Enterprise technology adoption is often framed as a race. Speed signals relevance. Early pilots signal momentum. Announcements signal progress. This framing has become especially visible in the current AI cycle, where rapid experimentation and public signaling are often treated as proxies for strategic maturity.
AI, however, is not the cause of this behavior. It is simply the most recent and visible expression of a much older pattern.
Deloitte’s finding that organizations allocate 93% of their technology investment to tools and only 7% to people is frequently discussed through an AI lens. That framing is understandable, given how visible AI’s failures and risks have become. But the insight itself is not about AI. It describes the history of technology investment.
For decades, organizations have consistently over-invested in acquiring technology while under-investing in the people, operating models, and governance required to make those technologies productive. Earlier technology waves allowed this imbalance to persist quietly. AI did not create the problem.
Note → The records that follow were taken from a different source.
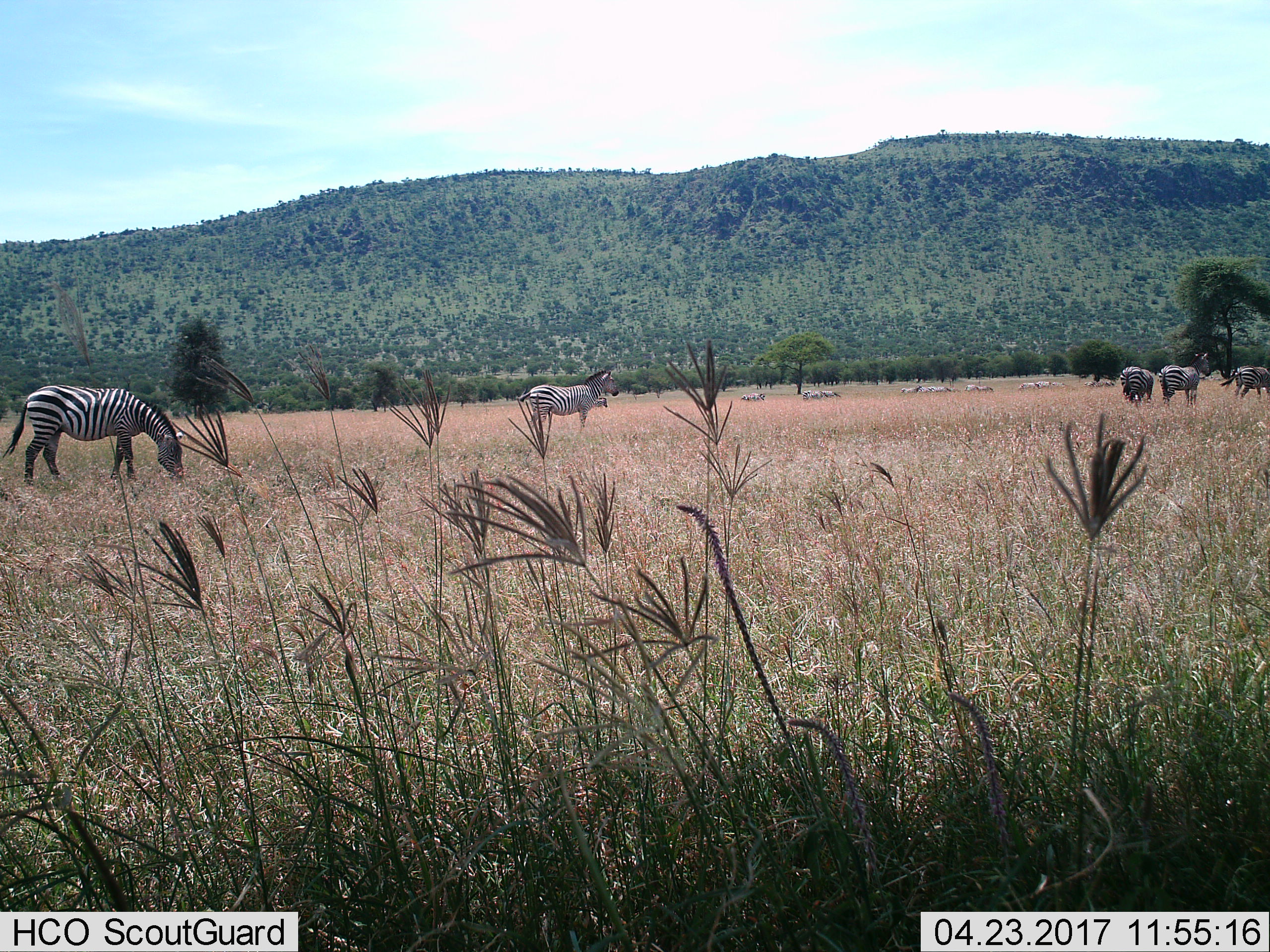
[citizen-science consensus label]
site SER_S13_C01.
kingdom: Animalia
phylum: Chordata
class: Mammalia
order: Perissodactyla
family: Equidae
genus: Equus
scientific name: Equus quagga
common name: plains zebra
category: zebraplains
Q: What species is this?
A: Zebraplains (plains zebra) (Equus quagga).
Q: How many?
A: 11-50.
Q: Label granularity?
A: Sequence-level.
AI removed the ability to ignore it.
Organizational Readiness Is a Funding Decision
Recent 2025 research from MIT’s NANDA initiative underscores a consistent pattern: roughly 95% of enterprise generative AI pilots produced no measurable P&L impact. The cause was not model performance or technical feasibility. It was organizational readiness.
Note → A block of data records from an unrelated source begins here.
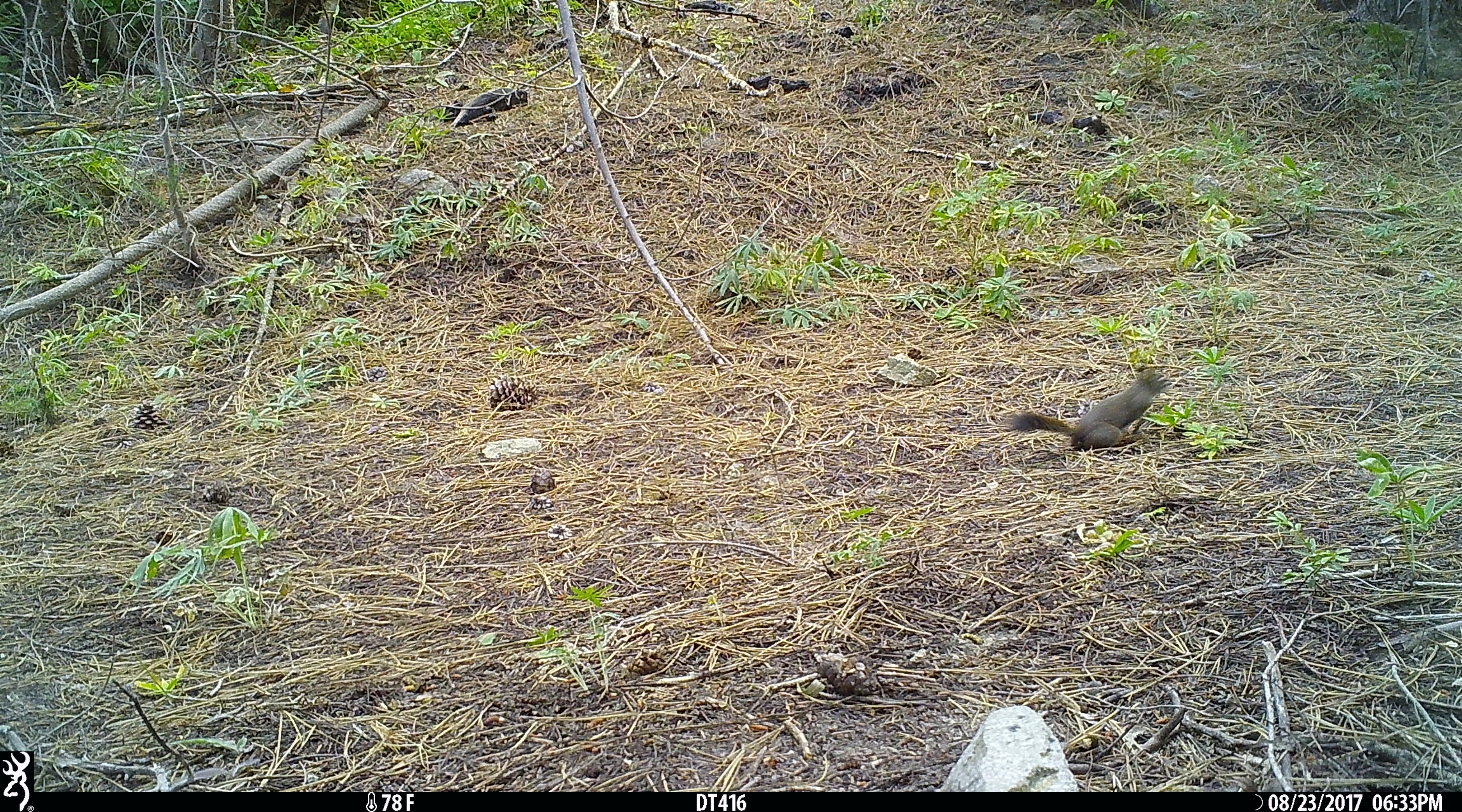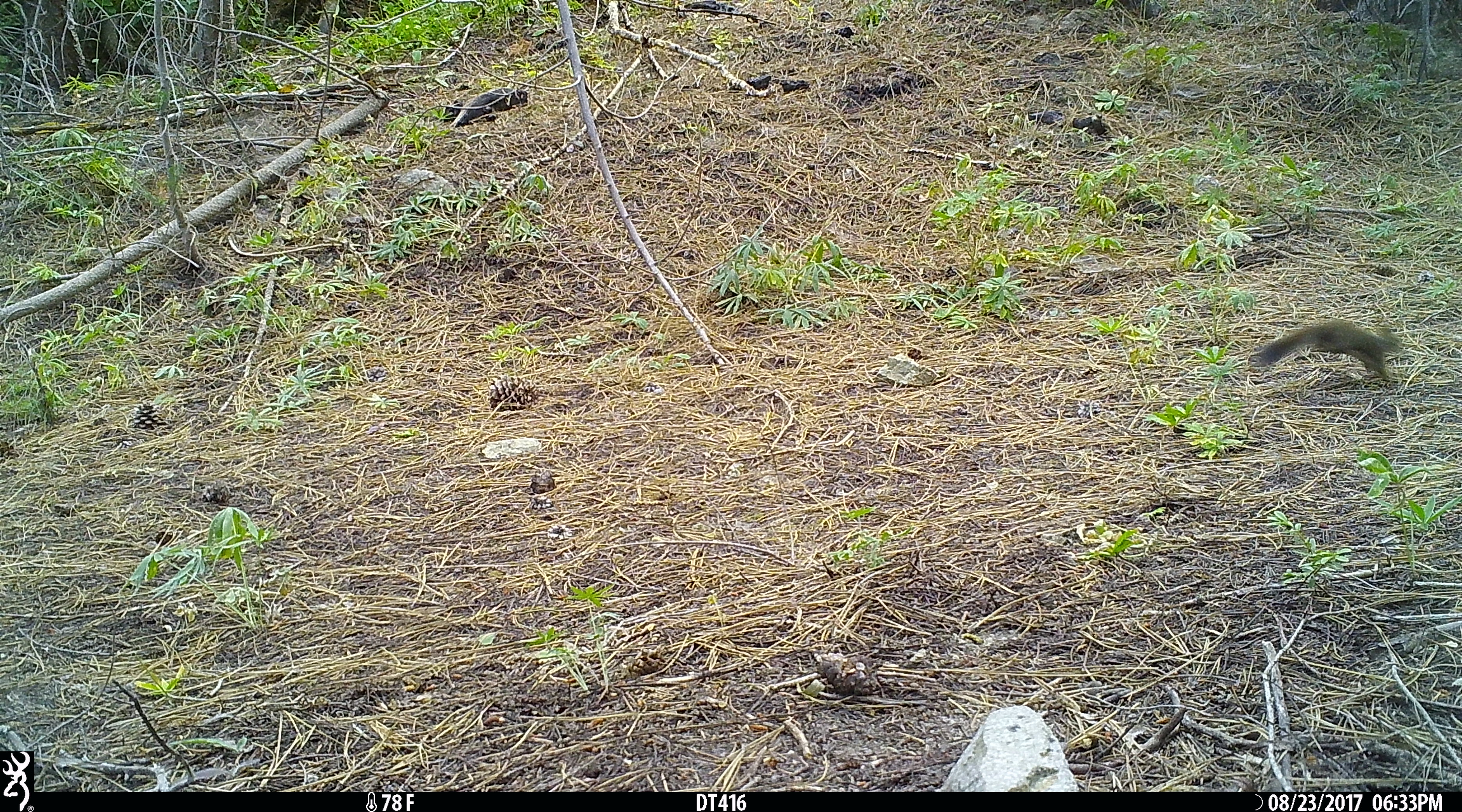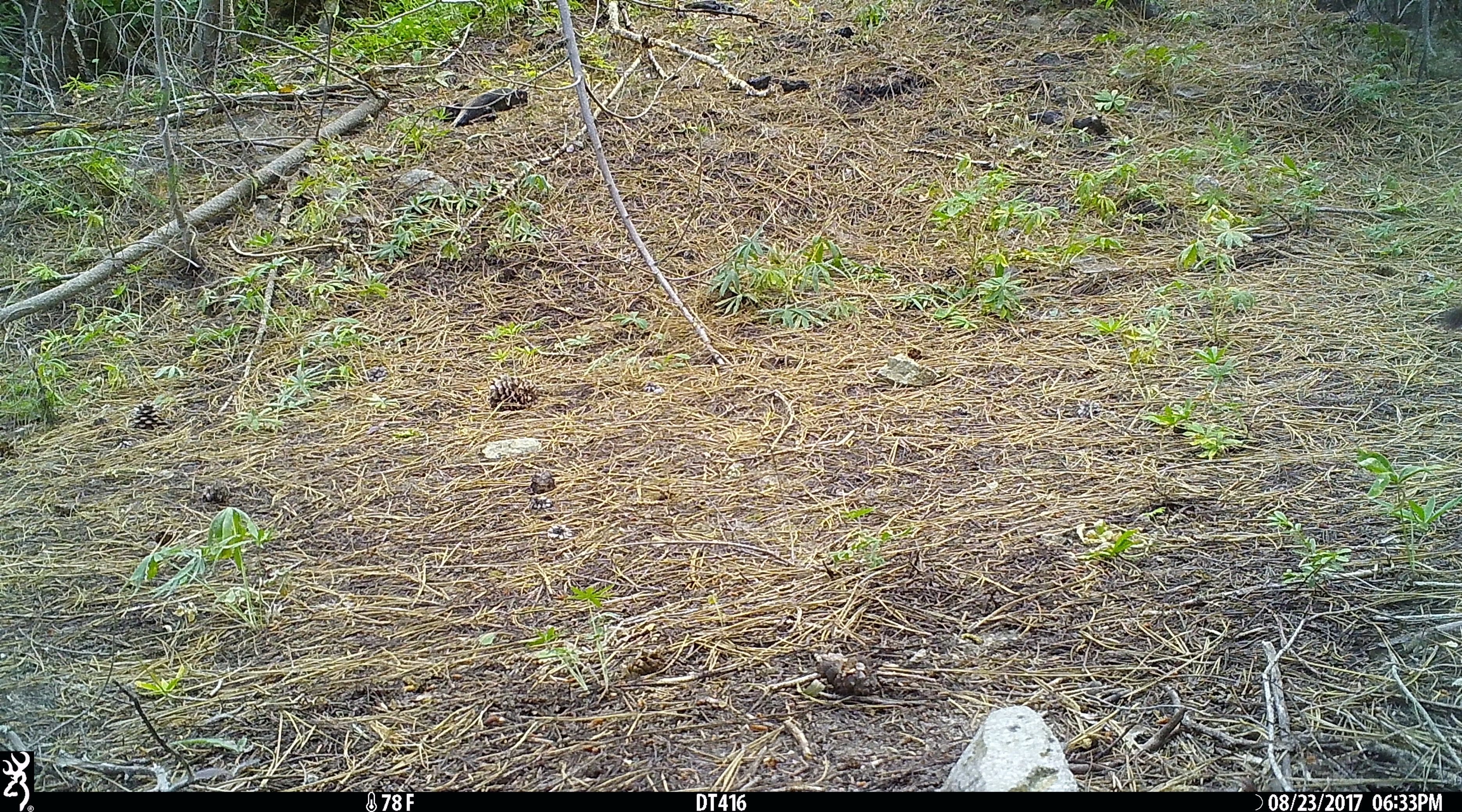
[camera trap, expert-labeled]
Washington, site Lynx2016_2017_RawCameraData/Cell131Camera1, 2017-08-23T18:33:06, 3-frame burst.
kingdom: Animalia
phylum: Chordata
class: Mammalia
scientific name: Mammalia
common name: small mammal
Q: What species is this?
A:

Across organizations, the same conditions appeared repeatedly:
- AI pilots launched without meaningful workflow redesign
- Edge cases were left unexamined
- Scenario planning was minimal
- Stress testing under realistic volume or emotional load was rare
- Validation with real users was limited, and
- Clear logic governing when human judgment should intervene was often absent.
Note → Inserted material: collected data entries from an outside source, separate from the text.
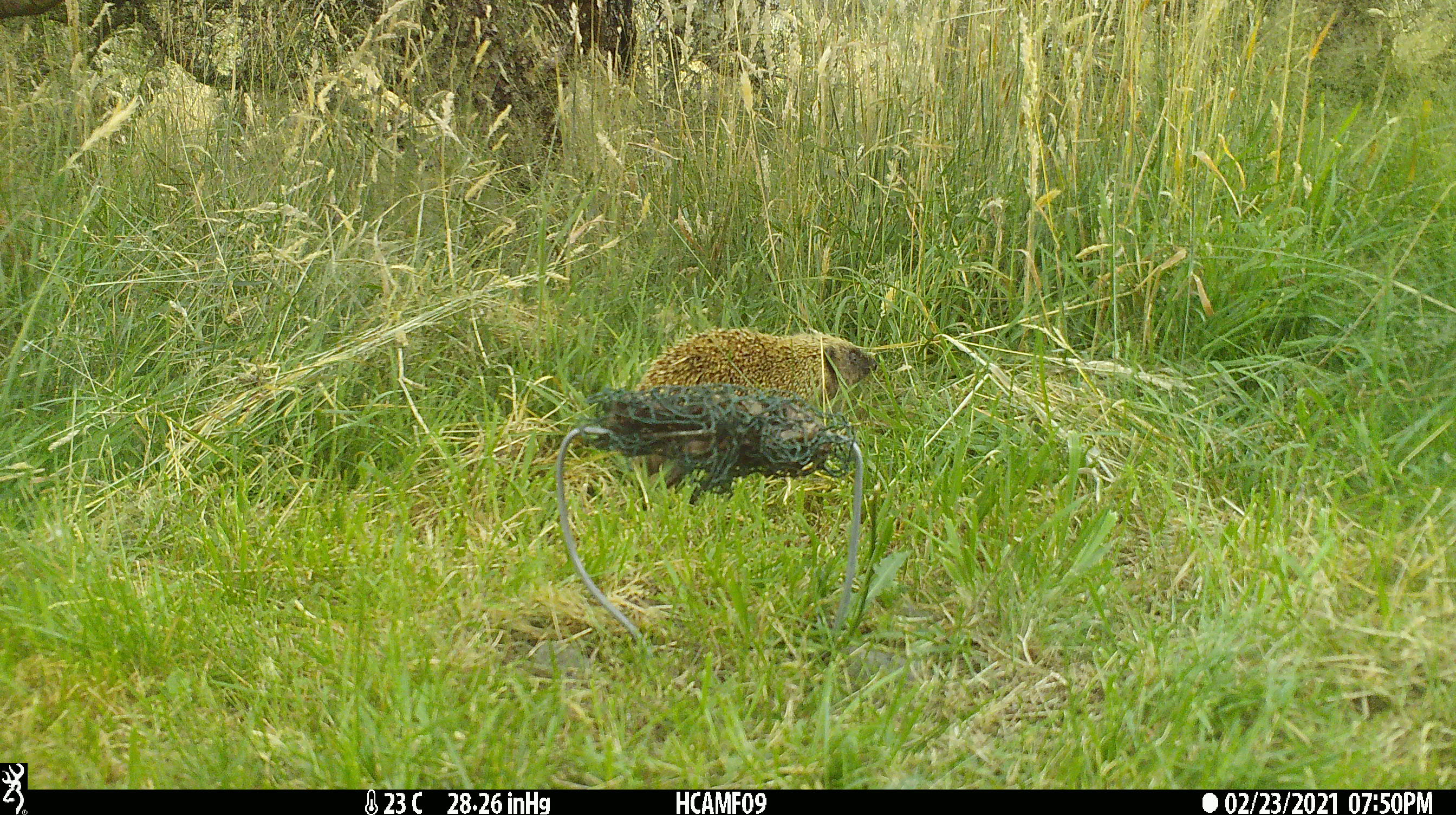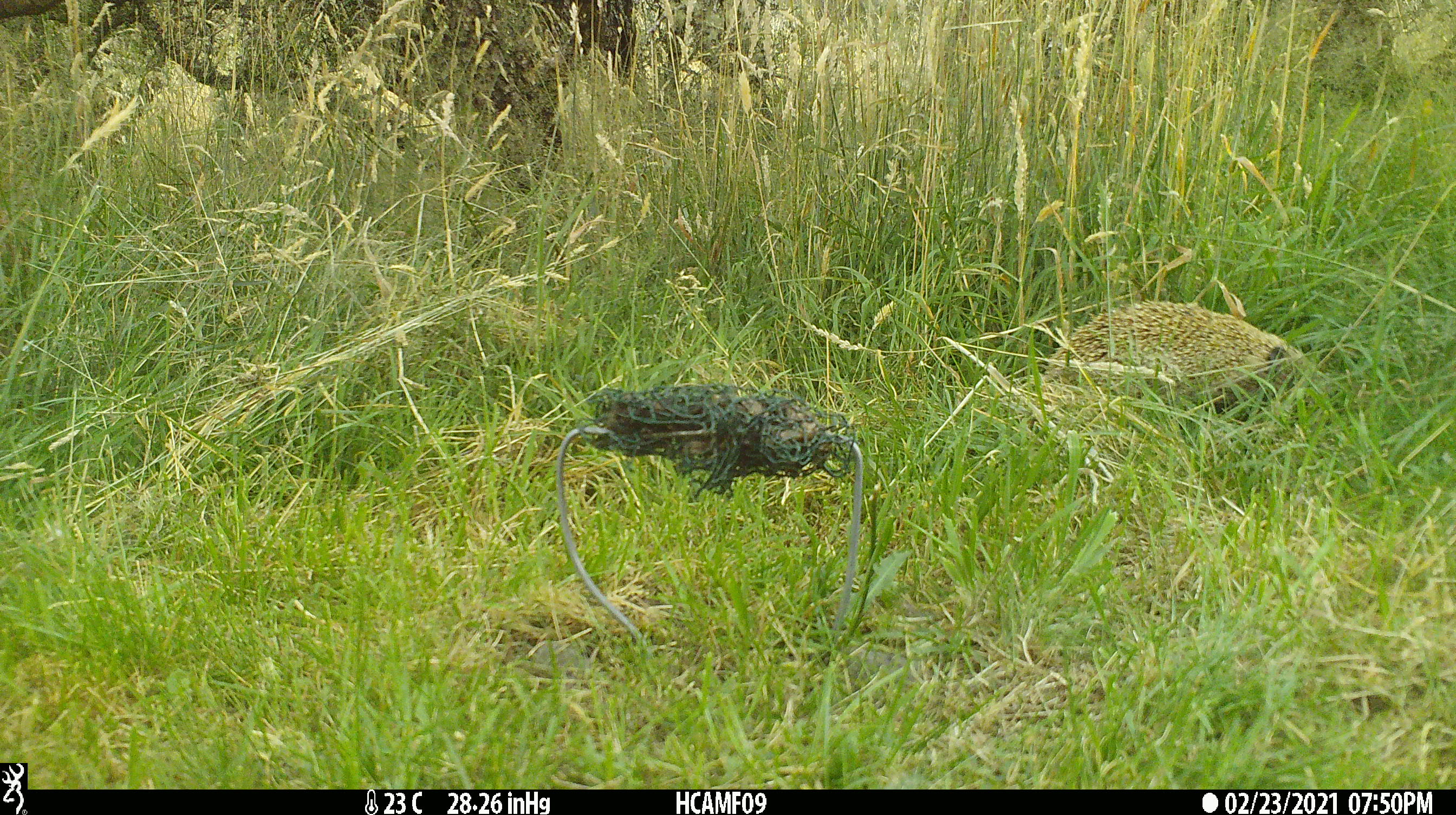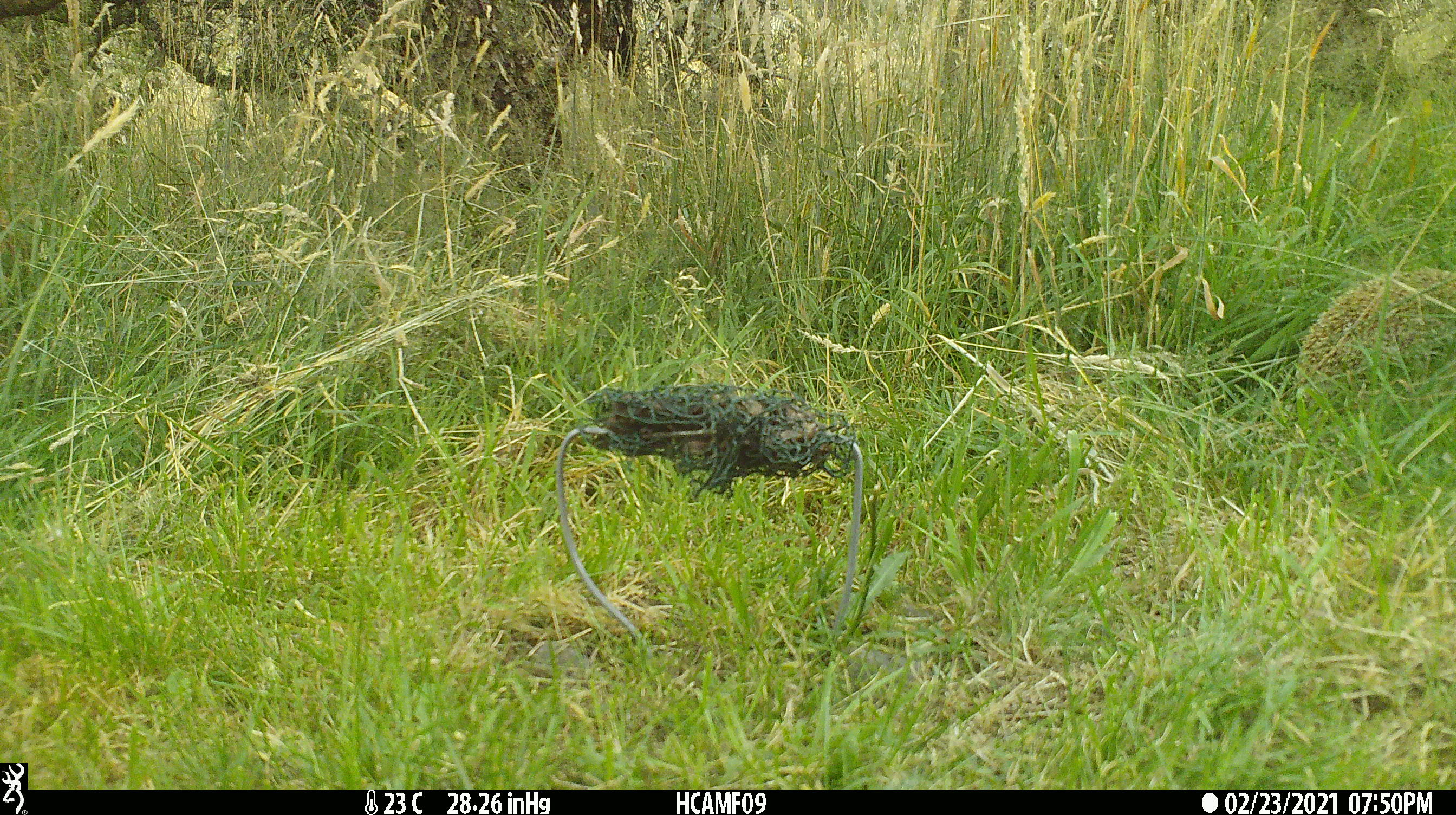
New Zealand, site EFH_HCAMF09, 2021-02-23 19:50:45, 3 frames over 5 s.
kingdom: Animalia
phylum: Chordata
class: Mammalia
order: Eulipotyphla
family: Erinaceidae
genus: Erinaceus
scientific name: Erinaceus europaeus europaeus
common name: european hedgehog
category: hedgehog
AI was treated as a feature to deploy rather than a system to integrate.
These outcomes are not unique to AI. They mirror what occurred in earlier technology waves, such as ERP, CRM, automation platforms, and digital channels. Tools were deployed, adoption was uneven, workarounds emerged, and value leaked quietly over time. AI simply compressed the timeline between deployment and consequence.
The persistence of this pattern is not accidental. Technology acquisition fits established enterprise funding models. It can be capitalized, depreciated, benchmarked, and justified through familiar efficiency narratives. Human investment (work redesign, governance, decision authority, escalation logic, training, and accountability) does not fit as cleanly. It is harder to quantify, slower to demonstrate, and less visible in executive reporting cycles.
As a result, organizations repeatedly optimize for acquisition over integration. Deloitte’s 93/7 finding does not describe a failure of awareness. It reflects the default operating logic of enterprise technology investment.
Why AI Made the Cost Visible
Earlier technologies allowed this imbalance to persist without immediate disruption. ERP systems accumulated exceptions. CRM platforms delivered partial adoption. Automation failed at the edges without collapsing trust. These failures were tolerable because they were localized and slow-moving.
AI behaves differently. It interacts directly with judgment, decision-making, trust, and escalation. When roles are unclear or governance is thin, the breakdown becomes immediately visible through stalled usage, shadow systems, declining confidence, and rising operational risk.
AI amplifies the system it is placed inside. When the system is misaligned, AI does not compensate—it accelerates exposure.
This is why the consequences of the 93/7 pattern are now unavoidable.
Visibility Versus Readiness
In many organizations, speed became the dominant success signal. Pilots launched quickly. Capabilities were announced early. Progress was measured by activity rather than integration.
Readiness, by contrast, was harder to demonstrate. Governance slowed timelines. Human-fit testing introduced friction. Workflow redesign surfaced organizational tension.
Teams responded rationally. They delivered what the system rewarded. The result was predictable: deployment without trust, access without confidence, and capability without sustained value.
A Structural Outcome, Not a Cultural One
Stalled technology outcomes are often explained as resistance or fear. The evidence points elsewhere.
Employees did not reject technology. Organizations failed to invest proportionally in the conditions required for humans to use technology safely, confidently, and consistently.
When 93% of investment flows toward tools, and only 7% toward the people expected to absorb them, the resulting performance gap is structural, not surprising.
My synthesis: Tech without people is a one-legged stool—and the industry is finally recognizing that the human side of technology is where returns actually materialize.
A Familiar Ending
New models will continue to emerge. Capabilities will improve. Infrastructure will mature. But unless the underlying investment logic changes, the same cycle will repeat: rapid acquisition, superficial adoption, and stalled value realization.
Not because technology is advancing too quickly, but because organizations continue to invest as they always have.
As long as investment logic continues to fund technical capability more rigorously than human readiness, AI’s true potential will remain locked behind the balance sheet.
Deloitte’s 93/7 finding does not describe a moment in time. It represents the history of technology investment. AI has simply made that history impossible to look away from.
History doesn’t repeat because technology changes. It repeats because investment logic doesn’t.